**Questions to answer**
1: Output the portion of the birth story between "Apparently our doc" and "were that bad.", inclusive.
2: According to the birth story, how many centimeters dilated was the writer at the Thursday doctor's appointment?
3: Write the next part of the birth story, picking up after its final sentence.

··· Document section ···

How to possibly put into words the adventure that unfolded the day our son was born is not possible. I get to sit here and just stare at my son, as much as I want, hold him for as long as I want and I actually get to do that for the rest of his life... well maybe not that long :) This little boy is amazing. I feel soo blessed to have him and I cannot imagine my life without him. Here is a little recap of how it all took place....
My due date was May 31st - lucky me... started having very small contractions that morning.... which continued into that night... and the next day and night. We had a doctors appointment schedule for Thursday June 3rd, in case I had not had our baby yet...
Apparently our doc said I was already 3cm dilated at that point, so at least all those little contractions were doing something. When we got home from the doctor, I could feel the contractions pick up in intensity and frequency, but still not too bad. I felt like they were only going to increase so I tried to deny that they were that bad.
After lots of waiting, Ty and I played a card game.... went for a couple neighborhood walks... and time just seemed to stretch on. Some friends were meeting at Roy's for dinner so we thought we would try to distract ourselves and have a little fun. During dinner, I was getting increasingly uncomfortable - actually having to breathe lightly through the contractions. Denial was very key! Ty's brother was having an art show up the street so there we went. As we were walking, I noticed I was walking on my tip toes when the contraction hit.... but still walking. We briefly said hello to Wyatt and congratulated him on his amazing art (he is VERY talented!) We then headed home to "relax."
When we got home, I was a little frustrated because from 12pm that afternoon till 10pm that night, the contractions were more intense than they had been the last two days but still just styaing at an even pace. I really wanted our baby now... and I am not good at waiting for anything! I called our Doula and she suggested it was a better idea to sleep through them now and then try to jump start things in the morning when I had a good nights rest. She told me to have a glass of wine, take a hot shower and try to sleep it off... so that I did.

··· Extracted data ···

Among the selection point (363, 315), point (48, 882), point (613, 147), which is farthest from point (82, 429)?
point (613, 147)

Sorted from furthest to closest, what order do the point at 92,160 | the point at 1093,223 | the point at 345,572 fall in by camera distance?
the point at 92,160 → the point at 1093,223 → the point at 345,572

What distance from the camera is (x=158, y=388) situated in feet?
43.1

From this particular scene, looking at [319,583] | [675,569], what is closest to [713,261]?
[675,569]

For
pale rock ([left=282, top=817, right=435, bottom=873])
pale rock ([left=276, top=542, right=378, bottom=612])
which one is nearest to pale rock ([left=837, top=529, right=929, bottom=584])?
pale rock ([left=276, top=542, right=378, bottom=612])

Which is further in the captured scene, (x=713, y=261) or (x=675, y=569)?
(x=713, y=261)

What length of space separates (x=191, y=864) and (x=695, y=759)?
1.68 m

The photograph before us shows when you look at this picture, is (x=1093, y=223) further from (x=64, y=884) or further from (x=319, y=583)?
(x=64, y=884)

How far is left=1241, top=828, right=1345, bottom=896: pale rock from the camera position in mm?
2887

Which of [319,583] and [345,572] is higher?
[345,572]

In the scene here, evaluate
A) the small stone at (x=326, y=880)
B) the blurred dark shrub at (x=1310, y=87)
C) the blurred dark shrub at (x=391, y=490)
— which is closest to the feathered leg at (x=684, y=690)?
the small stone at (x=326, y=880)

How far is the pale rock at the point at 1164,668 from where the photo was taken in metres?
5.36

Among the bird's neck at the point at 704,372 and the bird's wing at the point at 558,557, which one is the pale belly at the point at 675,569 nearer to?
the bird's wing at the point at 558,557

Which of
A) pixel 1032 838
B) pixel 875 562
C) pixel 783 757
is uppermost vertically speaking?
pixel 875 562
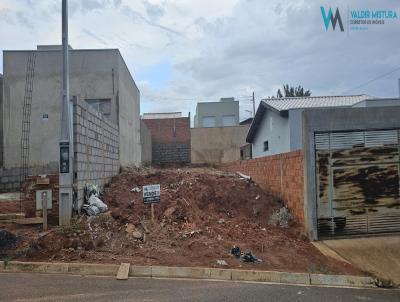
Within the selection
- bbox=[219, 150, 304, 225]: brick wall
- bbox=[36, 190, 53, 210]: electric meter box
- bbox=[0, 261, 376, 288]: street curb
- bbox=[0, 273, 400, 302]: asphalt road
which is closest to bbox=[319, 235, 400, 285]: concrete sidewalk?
bbox=[0, 261, 376, 288]: street curb

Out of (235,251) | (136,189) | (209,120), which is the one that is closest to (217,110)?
(209,120)

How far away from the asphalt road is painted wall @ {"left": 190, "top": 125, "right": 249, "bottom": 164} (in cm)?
3518

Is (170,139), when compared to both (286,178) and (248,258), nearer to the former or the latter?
(286,178)

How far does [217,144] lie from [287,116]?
2076cm

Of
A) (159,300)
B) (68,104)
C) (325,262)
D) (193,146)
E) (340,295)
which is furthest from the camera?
(193,146)

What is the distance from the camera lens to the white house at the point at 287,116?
22328 millimetres

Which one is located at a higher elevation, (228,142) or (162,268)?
(228,142)

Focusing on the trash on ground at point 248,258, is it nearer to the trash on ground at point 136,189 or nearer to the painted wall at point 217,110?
the trash on ground at point 136,189

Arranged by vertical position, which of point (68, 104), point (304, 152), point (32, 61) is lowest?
point (304, 152)

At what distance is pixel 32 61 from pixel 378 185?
1588cm

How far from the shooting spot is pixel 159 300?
619cm

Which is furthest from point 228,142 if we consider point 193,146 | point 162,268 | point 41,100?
point 162,268

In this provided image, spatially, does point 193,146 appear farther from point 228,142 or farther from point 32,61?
point 32,61

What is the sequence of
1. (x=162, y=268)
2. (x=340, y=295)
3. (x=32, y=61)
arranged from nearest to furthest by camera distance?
1. (x=340, y=295)
2. (x=162, y=268)
3. (x=32, y=61)
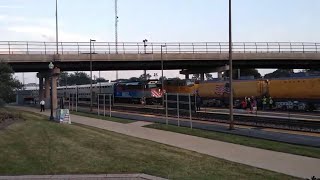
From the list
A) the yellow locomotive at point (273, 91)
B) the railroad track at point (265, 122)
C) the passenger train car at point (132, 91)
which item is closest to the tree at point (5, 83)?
the railroad track at point (265, 122)

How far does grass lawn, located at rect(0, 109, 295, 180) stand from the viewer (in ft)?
39.2

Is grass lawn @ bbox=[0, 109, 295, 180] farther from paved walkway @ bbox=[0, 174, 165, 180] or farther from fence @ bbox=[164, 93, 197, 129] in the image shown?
fence @ bbox=[164, 93, 197, 129]

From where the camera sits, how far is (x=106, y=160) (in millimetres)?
13430

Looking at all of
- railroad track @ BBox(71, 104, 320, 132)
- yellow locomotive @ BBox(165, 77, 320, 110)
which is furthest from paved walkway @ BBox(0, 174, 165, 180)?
yellow locomotive @ BBox(165, 77, 320, 110)

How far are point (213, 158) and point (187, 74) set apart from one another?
72462 millimetres

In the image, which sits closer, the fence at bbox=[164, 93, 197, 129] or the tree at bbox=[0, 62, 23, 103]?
the fence at bbox=[164, 93, 197, 129]

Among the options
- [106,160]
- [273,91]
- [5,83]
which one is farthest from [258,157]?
[273,91]

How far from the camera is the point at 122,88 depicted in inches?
3164

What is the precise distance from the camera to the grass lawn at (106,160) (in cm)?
1195

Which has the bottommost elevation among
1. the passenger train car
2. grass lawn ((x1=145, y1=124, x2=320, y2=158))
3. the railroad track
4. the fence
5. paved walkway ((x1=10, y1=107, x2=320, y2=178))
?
paved walkway ((x1=10, y1=107, x2=320, y2=178))

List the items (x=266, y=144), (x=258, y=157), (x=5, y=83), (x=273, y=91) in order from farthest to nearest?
(x=273, y=91), (x=5, y=83), (x=266, y=144), (x=258, y=157)

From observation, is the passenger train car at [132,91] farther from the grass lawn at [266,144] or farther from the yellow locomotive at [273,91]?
the grass lawn at [266,144]

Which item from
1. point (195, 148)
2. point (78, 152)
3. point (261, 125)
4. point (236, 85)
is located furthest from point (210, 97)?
point (78, 152)

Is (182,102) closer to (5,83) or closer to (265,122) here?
(265,122)
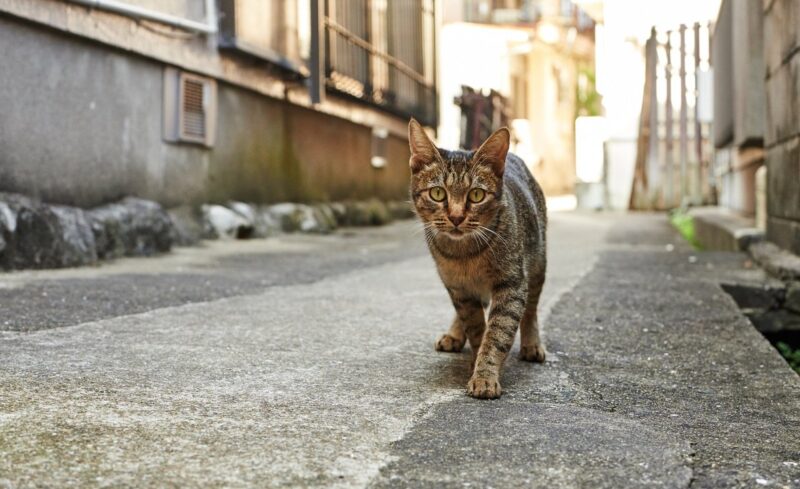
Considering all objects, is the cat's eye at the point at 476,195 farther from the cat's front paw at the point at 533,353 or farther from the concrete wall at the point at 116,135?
the concrete wall at the point at 116,135

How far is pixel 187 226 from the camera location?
7223mm

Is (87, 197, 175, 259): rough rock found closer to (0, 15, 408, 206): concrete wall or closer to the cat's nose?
(0, 15, 408, 206): concrete wall

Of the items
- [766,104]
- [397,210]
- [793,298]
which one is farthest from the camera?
[397,210]

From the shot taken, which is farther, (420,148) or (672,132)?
(672,132)

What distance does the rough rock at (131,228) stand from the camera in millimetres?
5855

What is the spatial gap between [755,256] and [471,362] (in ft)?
10.4

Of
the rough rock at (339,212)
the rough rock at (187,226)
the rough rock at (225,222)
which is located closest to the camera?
the rough rock at (187,226)

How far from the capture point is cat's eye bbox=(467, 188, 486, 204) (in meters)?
2.70

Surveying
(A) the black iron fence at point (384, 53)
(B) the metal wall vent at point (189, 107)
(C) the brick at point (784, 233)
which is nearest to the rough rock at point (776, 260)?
(C) the brick at point (784, 233)

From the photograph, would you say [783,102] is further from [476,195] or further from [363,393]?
[363,393]

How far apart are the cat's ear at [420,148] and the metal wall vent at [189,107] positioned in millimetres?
4734

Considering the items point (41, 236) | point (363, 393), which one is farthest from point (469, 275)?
point (41, 236)

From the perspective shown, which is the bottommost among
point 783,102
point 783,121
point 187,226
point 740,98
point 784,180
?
point 187,226

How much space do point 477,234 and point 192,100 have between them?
5283 millimetres
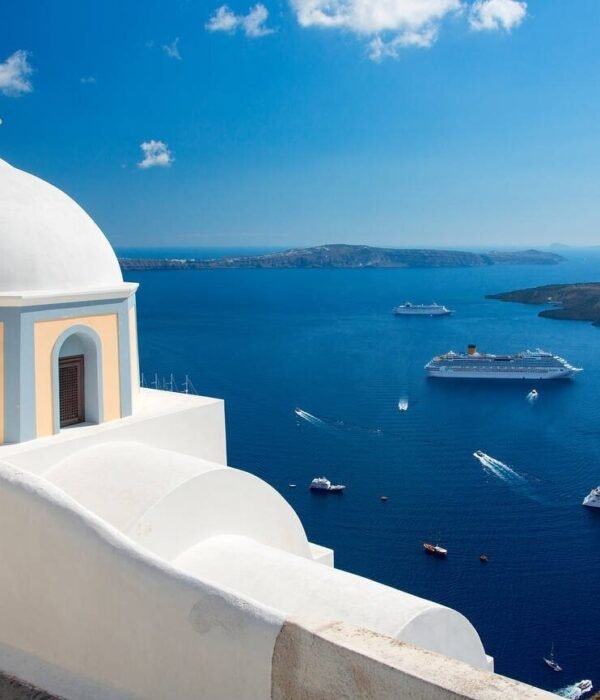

···

**Answers by item number**
1:
Apparently our doc said I was already 3cm dilated at that point, so at least all those little contractions were doing something. When we got home from the doctor, I could feel the contractions pick up in intensity and frequency, but still not too bad. I felt like they were only going to increase so I tried to deny that they were that bad.

2: 3 centimeters.

3:
Ty brought me a goblet of delicious wine - which I sucked down with ease. You would think after not drinking for 10 months, I would get a nice little buzz, enough to sleep. Nope.... it was like I was drinking grape juice. Seriously - come on! So I crawled into bed and tried to "sleep." At this point the contractions were just too much. Little did I know, they had intensified in the last 20 minutes. I told Ty that we probably weren't going to sleep that night.
From 10:30pm till 2am I was in hard labor. Ty was the most amazing husband I could have ever asked for. We were the best team in the whole world, he was there EVERY step of the way. We were locked in our bedroom just getting through each painful contraction one by one. We didn't know what to expect so we just kept on going. Ty played some calming music, gave me snacks, kept me hydrated and massaged my back. Never ever at any point was I annoyed or angry at him - pain sometimes does this to me :) He was the best husband ever!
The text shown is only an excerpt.